Dalla Redazione

La Ovest illumina la prima notte di campionato

La “Massimo Capraro” e tutto il “Ceravolo” contro un destino di mediocrità

Ancora una volta uno spettacolo. Sempre lui, quell’indomito popolo giallorosso così abilmente descritto da Fabrizio Scarfone . Ieri sera tra le rovine del “Ceravolo” è andata in scena un’altra prova di orgoglio e maturità di una tifoseria che non smette di stupire.

Abbiamo parlato spesso della difficoltà di essere tifosi in questi anni di crisi del calcio, quel meraviglioso giocattolo oggi stritolato dagli interessi economici. Abbiamo enfatizzato alcune trasferta di quarta e terza divisione con numeri sconosciuti anche a piazze più grandi. Ebbene ieri sera 5000 cuori si sono ritrovati per la prima di campionato. Una festa nella festa. Abbracci davanti allo stadio, visi abbronzati ma tesi per i primi tre punti. Quei tre punti sfuggiti al Catanzaro negli ultimi 5 minuti, senza che l’avversario avesse mai tirato in porta. Una beffa.

Ma la partita non sarà ricordata per i due punti gettati al vento. La partita restarà negli annali per il black-out all’impianto d’illuminazione che ha lasciato lo stadio al buio per 20 minuti per una sospensione complessiva di 35 minuti. Quel buio pesto, illuminato solo dagli accendini e dai telefonini. Può capitare, per carità. È già successo tante volte in stadi molto più importanti. Ma quel buio è un simbolo di una città in piena decadenza, affondata dalla mediocrità dei suoi governanti, delle classi dirigenti che si sono succedute in questi ultimi anni.

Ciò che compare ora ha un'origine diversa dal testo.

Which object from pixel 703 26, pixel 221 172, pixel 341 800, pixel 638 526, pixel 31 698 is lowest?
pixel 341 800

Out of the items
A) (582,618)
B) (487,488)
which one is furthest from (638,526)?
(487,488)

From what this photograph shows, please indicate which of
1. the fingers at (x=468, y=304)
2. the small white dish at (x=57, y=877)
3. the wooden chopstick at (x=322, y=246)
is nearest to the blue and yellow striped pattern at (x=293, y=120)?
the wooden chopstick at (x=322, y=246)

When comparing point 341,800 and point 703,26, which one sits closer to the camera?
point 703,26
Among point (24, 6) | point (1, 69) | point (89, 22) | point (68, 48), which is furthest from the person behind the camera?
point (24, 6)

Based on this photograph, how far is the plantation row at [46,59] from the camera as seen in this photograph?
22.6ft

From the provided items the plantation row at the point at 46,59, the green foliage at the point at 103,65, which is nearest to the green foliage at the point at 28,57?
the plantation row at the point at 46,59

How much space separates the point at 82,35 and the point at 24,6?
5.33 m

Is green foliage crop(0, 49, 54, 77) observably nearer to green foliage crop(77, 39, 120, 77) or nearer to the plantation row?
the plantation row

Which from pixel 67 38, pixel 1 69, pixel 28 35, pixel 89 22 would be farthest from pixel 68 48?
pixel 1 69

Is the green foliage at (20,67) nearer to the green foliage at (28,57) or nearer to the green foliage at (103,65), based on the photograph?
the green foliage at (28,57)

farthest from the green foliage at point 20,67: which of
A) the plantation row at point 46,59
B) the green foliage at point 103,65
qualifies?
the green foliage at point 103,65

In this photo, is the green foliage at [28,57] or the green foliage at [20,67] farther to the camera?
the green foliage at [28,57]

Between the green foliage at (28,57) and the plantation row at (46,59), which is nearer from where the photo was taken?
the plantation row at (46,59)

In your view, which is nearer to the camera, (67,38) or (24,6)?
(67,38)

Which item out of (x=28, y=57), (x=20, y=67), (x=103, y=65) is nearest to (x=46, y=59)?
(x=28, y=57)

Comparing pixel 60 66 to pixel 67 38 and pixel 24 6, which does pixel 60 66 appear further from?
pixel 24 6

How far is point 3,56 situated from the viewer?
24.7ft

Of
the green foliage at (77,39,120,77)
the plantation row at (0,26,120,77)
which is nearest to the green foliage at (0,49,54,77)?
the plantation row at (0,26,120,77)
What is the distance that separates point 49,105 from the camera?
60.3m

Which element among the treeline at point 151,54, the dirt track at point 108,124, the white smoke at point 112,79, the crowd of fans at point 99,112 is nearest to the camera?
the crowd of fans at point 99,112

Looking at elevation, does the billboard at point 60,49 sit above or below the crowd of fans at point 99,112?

E quei canti, quelle gole spiegate sono invece il simbolo di un popolo che non vuole arrendersi. Che vede in quello stadio e in quella maglia giallorossa ancora oggi un mezzo di rivalsa, un segnale al mondo della propria presenza, della propria storia. I video e le foto di questa notte stanno facendo il giro del web. Li inviamo a chiunque possa essere interessato gonfiando il petto, li pubblichiamo sulle nostre bacheche Facebook, li cinguettiamo sul nostro Twitter. «Noi siamo il Catanzaro», insomma, quell’urlo fiero, quella “malattia” che oggi tutti noi cerchiamo di trasmettere ai nostri figli e ai nostri amici. Il nostro modo di sopravvivere e di non arrenderci a un triste e mediocre destino.